Task requirements
[A] List the three areas of challenge that the post on enterprise security metrics says are now better served.
[B] For each statement, indicate whether it agrees with the post on enterprise security metrics. Give yes or no, and quote the deciding words. (i) The author read all four leading books on the subject. (ii) The author is sure that building security metrics for enterprises is easier now. (iii) The visualization tool came with built-in security reporting logic.
[C] Reproduce the part of the post on enterprise security metrics between "As a CISO, I" and "mgt, DLP etc)", inclusive.

Given passage
Please share your comments; critics make life meaningful!

Tuesday, July 10, 2018

Confessions of a Serial CISO: Enterprise Security Metrics


As a CISO, I struggled quite a bit to build my security metrics and dashboards. I invested a lot of time/effort, resources and budget on them:
  • Read all the four leading books on the subject, and collated the best best-practices
  • Considered leveraging reporting dashboards of and/or data from GRC tools, other leading security platforms (SIEM, Vuln mgt, DLP etc)
  • Included both technology metrics as well as process and people metrics (HR security, physical security, BCP/DR, risk assessments, audit/compliance findings, change mgt, incidnet mgt etc)
  • Deployed my team as well as vendor/partner security teams on building tailored enterprise security dashboards that fed from all the above and rolled up in a couple of layers of reporting that could make sense to middle and higher management including the board
I am not sure if building security metrics for enterprises is any easier now than what I encountered couple of years ago. But some of the areas of challenge are better served now - visualization, integration, and automation:
  1. Building customized security metrics was challenging while working on excel, tableau etc. One had to deal with building visualization templates as well as integrating data from multiple sources while the visualization tool itself did not come with any built in security reporting logic.
  2. Integrating the reporting from multiple tools/platforms, and adding process/people metric data into it was always a huge challenge.
  3. Automating reporting and more importantly downstream action/remediation mostly remained a good to have wish.

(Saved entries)
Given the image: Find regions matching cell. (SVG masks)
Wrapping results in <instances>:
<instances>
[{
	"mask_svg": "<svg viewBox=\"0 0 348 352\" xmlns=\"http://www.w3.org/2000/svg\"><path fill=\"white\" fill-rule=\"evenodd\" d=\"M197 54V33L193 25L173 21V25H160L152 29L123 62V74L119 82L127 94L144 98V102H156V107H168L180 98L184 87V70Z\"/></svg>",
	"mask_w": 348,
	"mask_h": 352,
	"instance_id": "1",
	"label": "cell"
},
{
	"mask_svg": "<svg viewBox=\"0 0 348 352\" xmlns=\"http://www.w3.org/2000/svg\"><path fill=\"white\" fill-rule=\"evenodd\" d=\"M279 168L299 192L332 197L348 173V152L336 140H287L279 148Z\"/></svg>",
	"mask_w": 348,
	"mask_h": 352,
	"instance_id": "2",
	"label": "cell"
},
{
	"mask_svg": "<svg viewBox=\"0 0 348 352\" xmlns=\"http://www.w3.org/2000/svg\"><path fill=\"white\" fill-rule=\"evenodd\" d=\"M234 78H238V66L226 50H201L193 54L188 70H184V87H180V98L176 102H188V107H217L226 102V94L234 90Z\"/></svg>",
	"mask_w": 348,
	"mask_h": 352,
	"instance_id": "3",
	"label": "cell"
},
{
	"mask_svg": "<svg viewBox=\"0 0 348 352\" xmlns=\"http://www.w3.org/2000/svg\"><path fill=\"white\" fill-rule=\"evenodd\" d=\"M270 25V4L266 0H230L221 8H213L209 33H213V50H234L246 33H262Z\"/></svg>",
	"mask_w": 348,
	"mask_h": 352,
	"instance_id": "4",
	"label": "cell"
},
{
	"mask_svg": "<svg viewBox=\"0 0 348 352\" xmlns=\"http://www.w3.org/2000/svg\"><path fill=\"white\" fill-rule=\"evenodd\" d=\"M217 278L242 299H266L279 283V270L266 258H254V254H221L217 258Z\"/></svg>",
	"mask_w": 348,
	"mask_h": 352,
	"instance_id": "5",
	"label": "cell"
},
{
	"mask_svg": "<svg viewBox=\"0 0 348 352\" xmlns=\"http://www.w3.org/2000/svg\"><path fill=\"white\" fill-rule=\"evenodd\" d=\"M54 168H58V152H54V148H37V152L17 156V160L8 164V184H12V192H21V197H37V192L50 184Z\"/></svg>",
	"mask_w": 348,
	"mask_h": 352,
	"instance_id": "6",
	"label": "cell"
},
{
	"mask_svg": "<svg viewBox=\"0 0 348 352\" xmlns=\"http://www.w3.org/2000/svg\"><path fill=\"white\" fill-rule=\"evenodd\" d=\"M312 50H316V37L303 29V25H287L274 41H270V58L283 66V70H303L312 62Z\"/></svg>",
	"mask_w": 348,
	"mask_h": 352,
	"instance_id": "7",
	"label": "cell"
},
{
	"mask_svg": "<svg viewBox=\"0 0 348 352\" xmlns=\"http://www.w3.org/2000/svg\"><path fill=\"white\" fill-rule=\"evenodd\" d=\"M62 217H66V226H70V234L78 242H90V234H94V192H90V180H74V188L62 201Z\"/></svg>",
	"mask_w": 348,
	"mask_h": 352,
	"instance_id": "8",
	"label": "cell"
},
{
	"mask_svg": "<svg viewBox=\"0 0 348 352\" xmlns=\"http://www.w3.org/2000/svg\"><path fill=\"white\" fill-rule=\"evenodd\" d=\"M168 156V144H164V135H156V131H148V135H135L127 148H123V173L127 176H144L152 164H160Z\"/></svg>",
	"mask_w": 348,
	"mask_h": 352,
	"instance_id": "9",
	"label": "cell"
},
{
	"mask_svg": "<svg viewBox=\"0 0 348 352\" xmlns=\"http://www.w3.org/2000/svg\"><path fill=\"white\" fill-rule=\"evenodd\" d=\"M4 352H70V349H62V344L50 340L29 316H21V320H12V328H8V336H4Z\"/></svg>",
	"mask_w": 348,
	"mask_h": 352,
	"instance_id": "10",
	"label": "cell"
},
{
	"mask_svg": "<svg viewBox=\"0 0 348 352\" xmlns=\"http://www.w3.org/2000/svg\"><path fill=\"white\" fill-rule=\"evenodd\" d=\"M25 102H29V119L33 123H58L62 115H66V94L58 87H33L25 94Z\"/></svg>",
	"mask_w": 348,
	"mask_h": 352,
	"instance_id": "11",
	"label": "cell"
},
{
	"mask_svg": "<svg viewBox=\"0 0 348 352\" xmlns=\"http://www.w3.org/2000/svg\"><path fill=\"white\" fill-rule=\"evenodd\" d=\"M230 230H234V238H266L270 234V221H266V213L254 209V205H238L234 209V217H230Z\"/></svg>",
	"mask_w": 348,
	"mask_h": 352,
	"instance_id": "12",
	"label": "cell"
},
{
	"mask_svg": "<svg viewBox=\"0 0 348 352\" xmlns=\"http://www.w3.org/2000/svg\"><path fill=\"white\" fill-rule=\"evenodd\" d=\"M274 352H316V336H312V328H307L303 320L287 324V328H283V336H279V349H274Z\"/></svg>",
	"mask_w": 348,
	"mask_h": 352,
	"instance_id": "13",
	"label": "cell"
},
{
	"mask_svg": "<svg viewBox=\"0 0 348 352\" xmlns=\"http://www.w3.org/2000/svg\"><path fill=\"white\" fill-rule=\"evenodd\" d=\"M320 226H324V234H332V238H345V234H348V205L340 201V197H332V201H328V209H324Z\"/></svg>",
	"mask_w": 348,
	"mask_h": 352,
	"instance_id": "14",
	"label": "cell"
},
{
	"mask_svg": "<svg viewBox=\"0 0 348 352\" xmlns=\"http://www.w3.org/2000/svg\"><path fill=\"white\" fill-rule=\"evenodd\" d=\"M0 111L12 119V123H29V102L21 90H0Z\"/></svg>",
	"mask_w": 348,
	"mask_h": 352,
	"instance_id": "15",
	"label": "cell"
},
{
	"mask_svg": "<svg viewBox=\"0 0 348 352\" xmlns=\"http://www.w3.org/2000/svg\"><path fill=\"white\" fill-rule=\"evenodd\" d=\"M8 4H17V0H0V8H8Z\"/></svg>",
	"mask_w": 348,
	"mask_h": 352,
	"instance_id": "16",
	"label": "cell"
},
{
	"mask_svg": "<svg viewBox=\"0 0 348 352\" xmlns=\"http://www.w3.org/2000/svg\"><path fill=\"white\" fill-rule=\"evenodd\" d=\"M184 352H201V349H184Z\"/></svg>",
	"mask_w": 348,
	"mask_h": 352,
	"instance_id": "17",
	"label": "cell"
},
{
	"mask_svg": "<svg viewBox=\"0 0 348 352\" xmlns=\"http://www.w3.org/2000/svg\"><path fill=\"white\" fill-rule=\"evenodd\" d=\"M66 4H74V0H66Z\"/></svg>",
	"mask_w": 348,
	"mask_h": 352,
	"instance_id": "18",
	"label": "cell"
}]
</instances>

Written answers
[A] Visualization, integration, automation

[B]
(i) Yes: "Read all the four leading books on the subject"
(ii) No: "I am not sure if building security metrics for enterprises is any easier now"
(iii) No: "the visualization tool itself did not come with any built in security reporting logic"

[C]
As a CISO, I struggled quite a bit to build my security metrics and dashboards. I invested a lot of time/effort, resources and budget on them:
  • Read all the four leading books on the subject, and collated the best best-practices
  • Considered leveraging reporting dashboards of and/or data from GRC tools, other leading security platforms (SIEM, Vuln mgt, DLP etc)